My patron’s kindness was more than an act of fraternal charity. It was a demonstration of detachment from material things — a critical step to holiness. When the rich young man of the Gospel asks about gaining eternal life, Jesus tells him to first let go of his riches. In a society where people have more than they use, let alone need, a semblance of poverty serves as an introduction to holiness. Of course, the way to holiness, which here is equated with eternal life, is by following Jesus.
Jesus himself was poor. His impoverishment began at the Incarnation when he stripped himself of deity. Some argue that Jesus was born into an economically stable family and had patrons as an itinerant preacher. Still, he could honestly say that he had no place to lay his head. More than that, he was a poor man because he exposed himself to the disgraces poor people face. As a child, he became a refugee. As an adult, he was continually harassed. Although innocent, he was summarily sentenced and executed.
The term “poverty” is both relative and equivocal. It is hardly the same condition in America as it is in Africa. Most religious in the United States vowing poverty live comfortably. They eat well and have much better-than-average medical coverage. Nevertheless, religious priests can begin to share Jesus’ poverty by making their resources available to the needy. Diocesan priests have long been encouraged to do so.
Quoting another source, Pope Benedict XVI said the Curé of Ars “was rich in giving to others and very poor for himself.” John Vianney’s stance vis-à-vis money conforms to the ideal of the Second Vatican Council. According to the council’s Decree on the Ministry and Life of Priests, priests “are invited to embrace voluntary poverty by which they are more manifestly conformed to Christ and become eager in the sacred ministry” (Presbyterorum Ordinis, No. 17).
Of course, voluntary poverty goes deeper than generosity. It goes without convenience to identify with Jesus hanging on the cross with only a loincloth. Many priests think voluntary poverty is a charism meant for others. Diocesan priests relegate it to religious. Religious see it as peculiar to Franciscans. I once asked a Third Order Regular about poverty in his community. He said that they were not that kind of Franciscans! But we should recognize poverty as a quality of the sanctity of all Christians, especially of priests. St. Oscar Romero forfeited an archbishop’s mansion to live in the chaplain’s quarters of a hospital. Pope Francis offers a similar example.
Loving Jesus Intimately
The path to holiness calls us beyond detachment and generosity. Jesus bids the rich young man to “follow me.” A close following, fervent discipleship cannot but lead to an intimate love of the Lord. He is all-wise and good. Love for him explains priests’ motivation for the acceptance of celibate chastity. Other reasons are often proffered, because in our pragmatic culture they make more sense. Accessibility, dedication to the Church community, disentanglement from questions of inheritance, et al., are proposed. Nevertheless, the most authentic motive for priests to remain celibate is profoundly Christocentric. Like nuns, we want to be wedded to our most gracious Lord. (I owe a debt to Father Boniface Ramsey of New York for many of these insights regarding Christocentric discipleship.)
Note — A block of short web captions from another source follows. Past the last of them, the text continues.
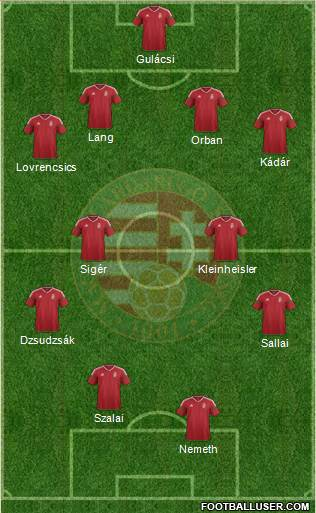 Hungary 4-4-2 football formation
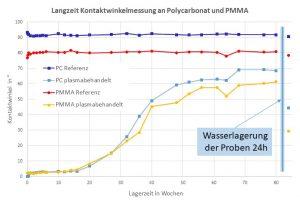 Die Kontaktwinkelmessungen an den Oberflächen von Polycarbonat und Polymethylmethacrylat (PMMA). Der Kontaktwinkel mit Wasser ist dabei ein Maß für die Hydrophilie einer Oberfläche: Je kleiner der Kontaktwinkel (gute Benetzbarkeit), umso höher ist die Hydrophilie der Oberfläche. (Bildquelle: Innovent)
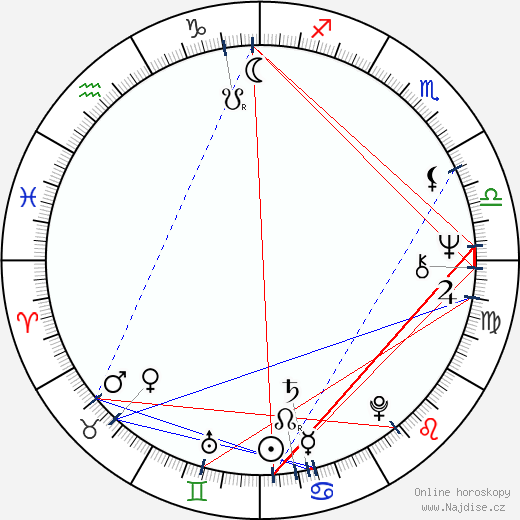 Henryk Talar wikipedie wiki 2018, 2019 horoskop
A scene from the movie “Of Gods and Men” illustrates what is meant here. A young Muslim woman asks her monk-doctor what love is like. He replies that it is “an attraction, a desire, a quickening of the spirits, an intensification of life itself.” The monk admits that he fell in love a number of times as a young man. Why did he never marry? He says that he met a greater love that led him to the monastery. This same love, although often inarticulate at first, lies behind most priests’ commitment to our way of life.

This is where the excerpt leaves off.